After selling the Prospector Lodge, Pete was the proprietor of Airport Liquors. However, he never missed a powder day.

Pete also contributed to medical research. His family participated in blood studies that located the marker on the gene for cystic fibrosis. His physician, Dr. David Rodman, has spoken at seminars around the world, using Pete as the example of the oldest living person with cystic fibrosis. A foundation is being established to raise matching funds for a chair in his name at National Jewish Hospital, where he spent much of the last year.
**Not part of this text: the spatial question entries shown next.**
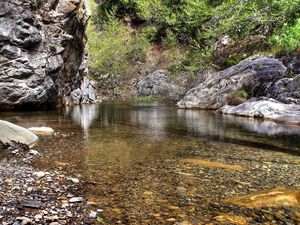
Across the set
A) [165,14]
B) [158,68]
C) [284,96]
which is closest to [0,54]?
[284,96]

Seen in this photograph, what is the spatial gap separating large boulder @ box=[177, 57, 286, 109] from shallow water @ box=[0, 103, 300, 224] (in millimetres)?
11436

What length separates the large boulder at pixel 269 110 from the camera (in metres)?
17.1

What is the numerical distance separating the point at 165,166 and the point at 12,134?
4.00 metres

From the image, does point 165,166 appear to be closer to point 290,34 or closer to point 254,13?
point 254,13

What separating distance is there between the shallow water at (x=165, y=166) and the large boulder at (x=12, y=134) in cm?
39

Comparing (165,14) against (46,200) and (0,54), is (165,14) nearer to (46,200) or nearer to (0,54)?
(0,54)

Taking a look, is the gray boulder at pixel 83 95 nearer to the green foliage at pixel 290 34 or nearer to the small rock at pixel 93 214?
the green foliage at pixel 290 34

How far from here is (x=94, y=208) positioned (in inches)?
193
Survivors include his wife, Ruth Stone of Aspen; a sister, Nancy Stone of Kissimmee, Fla.; brothers Bob Stone of Dayton, Ohio, and Jonathan Stone of Andover, Mass.; children Todd (and wife Tara) Stone of Seattle and Melissa (and husband Jim) Dawson of Montrose; grandchildren Luke and Hannah Dawson; and close family friend Gerta Walls.

In lieu of flowers, the family has asked that donations be made to Colorado University Foundation Genetic Lung Disease Chair, in care of Administrator CC Med. University of Colorado Health Science Center, Box C-272, 4200 E. 9th St. Denver, CO 80262.

A memorial service will be held Saturday, Sept. 14, at 11 a.m. at Christ Episcopal Church, and a private burial will be held in Red Butte Cemetery.